A Manhattan federal jury is now seeing firsthand the crazy, emoji-ridden crypto scam as the trial of the Tornado Cash laundering case continues.
Roman Storm, co-founder of Tornado Cash, is responsible for the crypto "mixing" service. He is charged with laundering more than $1 billion in dirty cash—money linked to North Korean hackers.
The last witness was Andre Marcus Quiddaoen Llacuna, a 23-year-old convicted NFT scammer, who testified as part of a government cooperation agreement. Llacuna gave an inside perspective on how Tornado Cash supposedly aided him and other actors to mask the source of stolen crypto.
NFT Rug Pull Funded Through Tornado Cash
Llacuna admitted to defrauding investors in a now-defunct NFT initiative named Frosties, selling 8,888 NFTs under pretenses of an impending game and breeding mechanics with a partner.
The tokens, priced at about $200–$300 per token, sold out fast, then the devs disappeared, wiping the project's website, Discord, and Twitter, leaving purchasers with zero.

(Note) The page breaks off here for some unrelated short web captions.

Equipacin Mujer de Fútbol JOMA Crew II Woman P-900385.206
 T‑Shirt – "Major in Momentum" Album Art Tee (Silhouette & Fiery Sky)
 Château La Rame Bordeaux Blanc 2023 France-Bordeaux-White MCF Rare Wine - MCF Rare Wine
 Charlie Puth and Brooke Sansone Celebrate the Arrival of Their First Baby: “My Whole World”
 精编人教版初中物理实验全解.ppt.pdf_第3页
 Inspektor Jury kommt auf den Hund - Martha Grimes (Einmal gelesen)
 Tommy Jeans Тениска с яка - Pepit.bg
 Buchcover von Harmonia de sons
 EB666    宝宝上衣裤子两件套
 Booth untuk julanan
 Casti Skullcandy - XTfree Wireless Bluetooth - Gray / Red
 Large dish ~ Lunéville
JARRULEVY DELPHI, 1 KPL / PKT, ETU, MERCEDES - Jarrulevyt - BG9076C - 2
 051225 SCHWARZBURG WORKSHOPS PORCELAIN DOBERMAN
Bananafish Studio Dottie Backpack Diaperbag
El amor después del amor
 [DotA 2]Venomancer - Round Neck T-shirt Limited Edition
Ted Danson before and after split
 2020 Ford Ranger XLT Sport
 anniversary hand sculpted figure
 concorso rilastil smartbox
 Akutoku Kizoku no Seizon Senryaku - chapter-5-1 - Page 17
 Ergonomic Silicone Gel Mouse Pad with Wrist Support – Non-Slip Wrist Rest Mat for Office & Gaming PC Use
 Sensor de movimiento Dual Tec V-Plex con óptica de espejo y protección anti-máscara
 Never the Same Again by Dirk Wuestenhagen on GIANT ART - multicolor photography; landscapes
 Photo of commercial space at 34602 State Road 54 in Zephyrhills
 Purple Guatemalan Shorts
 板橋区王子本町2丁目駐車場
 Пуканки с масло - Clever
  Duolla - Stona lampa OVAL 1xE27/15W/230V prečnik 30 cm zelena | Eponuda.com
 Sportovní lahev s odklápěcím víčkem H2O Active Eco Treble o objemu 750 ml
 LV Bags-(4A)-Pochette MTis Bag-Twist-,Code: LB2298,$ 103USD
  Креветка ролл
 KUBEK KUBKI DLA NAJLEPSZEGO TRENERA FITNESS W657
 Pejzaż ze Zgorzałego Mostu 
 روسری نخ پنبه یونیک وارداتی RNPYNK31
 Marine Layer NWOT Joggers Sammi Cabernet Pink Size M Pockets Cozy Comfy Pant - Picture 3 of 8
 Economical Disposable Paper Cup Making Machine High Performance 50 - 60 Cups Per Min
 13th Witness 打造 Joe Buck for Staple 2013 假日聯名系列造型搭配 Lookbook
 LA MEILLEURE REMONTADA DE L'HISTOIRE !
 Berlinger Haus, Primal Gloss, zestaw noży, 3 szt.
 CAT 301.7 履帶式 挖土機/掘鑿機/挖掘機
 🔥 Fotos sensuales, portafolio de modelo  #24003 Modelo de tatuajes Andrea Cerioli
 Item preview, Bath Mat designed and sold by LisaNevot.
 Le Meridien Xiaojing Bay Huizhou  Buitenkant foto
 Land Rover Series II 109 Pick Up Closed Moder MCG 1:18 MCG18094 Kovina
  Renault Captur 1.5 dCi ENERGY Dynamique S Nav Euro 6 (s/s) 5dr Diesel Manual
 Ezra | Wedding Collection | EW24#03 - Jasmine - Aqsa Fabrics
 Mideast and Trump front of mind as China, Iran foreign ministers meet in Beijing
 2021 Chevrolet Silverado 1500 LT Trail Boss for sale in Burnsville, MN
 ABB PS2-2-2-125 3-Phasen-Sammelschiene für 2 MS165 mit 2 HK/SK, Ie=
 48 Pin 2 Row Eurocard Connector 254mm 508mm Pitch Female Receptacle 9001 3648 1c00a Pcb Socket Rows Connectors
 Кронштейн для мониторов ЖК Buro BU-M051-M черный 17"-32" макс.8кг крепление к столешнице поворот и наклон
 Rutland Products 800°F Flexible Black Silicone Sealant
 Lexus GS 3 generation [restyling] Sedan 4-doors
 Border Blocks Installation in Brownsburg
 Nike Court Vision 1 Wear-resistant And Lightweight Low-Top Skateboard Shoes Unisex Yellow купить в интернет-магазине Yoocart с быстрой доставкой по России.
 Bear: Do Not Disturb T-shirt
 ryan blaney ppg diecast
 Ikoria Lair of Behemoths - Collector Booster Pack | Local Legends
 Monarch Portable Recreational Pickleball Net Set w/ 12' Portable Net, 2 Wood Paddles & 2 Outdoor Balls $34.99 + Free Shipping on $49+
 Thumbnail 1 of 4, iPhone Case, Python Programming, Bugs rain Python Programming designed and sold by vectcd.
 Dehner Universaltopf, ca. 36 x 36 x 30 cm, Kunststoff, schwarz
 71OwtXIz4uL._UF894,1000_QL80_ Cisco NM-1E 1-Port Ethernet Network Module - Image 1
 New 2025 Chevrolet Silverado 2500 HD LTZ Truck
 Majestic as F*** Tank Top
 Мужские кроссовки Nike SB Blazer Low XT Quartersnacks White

According to Coindesk, he informed the jury that he laundered more than $1 million worth of Ethereum (ETH) from selling the Frosties through Tornado Cash, labeling it as the "best way to hide the money and get away with it." Asked how he "cleaned" the money, Llacuna replied matter-of-factly:
"By using Tornado Cash."
He even used the "washy washy" phrase at the time as part of his joke to his girlfriend.
Victims and Investigators Report Tornado Cash Ignored Red Flags
Prosecutors also introduced testimony from victims and investigators who tried to reclaim stolen money, only to be ignored or dismissed by Tornado Cash.
Hanfeng Lin, a Georgia court interpreter, described how she lost her $250,000 life savings to a crypto scheme. A private investigator tracked $150,000 of her money to Tornado Cash, but when she wrote hello@tornado.cash, she heard nothing.
In another case, crypto exchange BitMart's lawyer, Joseph B. Evans, testified that hackers made off with $196 million on the platform in 2021. Having tracked funds to Tornado Cash, Evans approached Storm in writing, asking for assistance in freezing the funds.
However, he was greeted with a dry reply, which only says that "Tornado Cash is a decentralized computer software program that no one can control." With that, the team cannot help him.
Roman Storm Faces 40+ Years If Convicted
Storm, who is running an unlicensed money transfer business and evading federal sanctions, has refuted that he didn't do anything wrong. His defense contends that Tornado Cash is merely open-source code that provides financial privacy, not a money-laundering service.
His attorney, Keri Curtis Axel, defended that Roman can't do anything to prevent bad actors because he just wrote the software.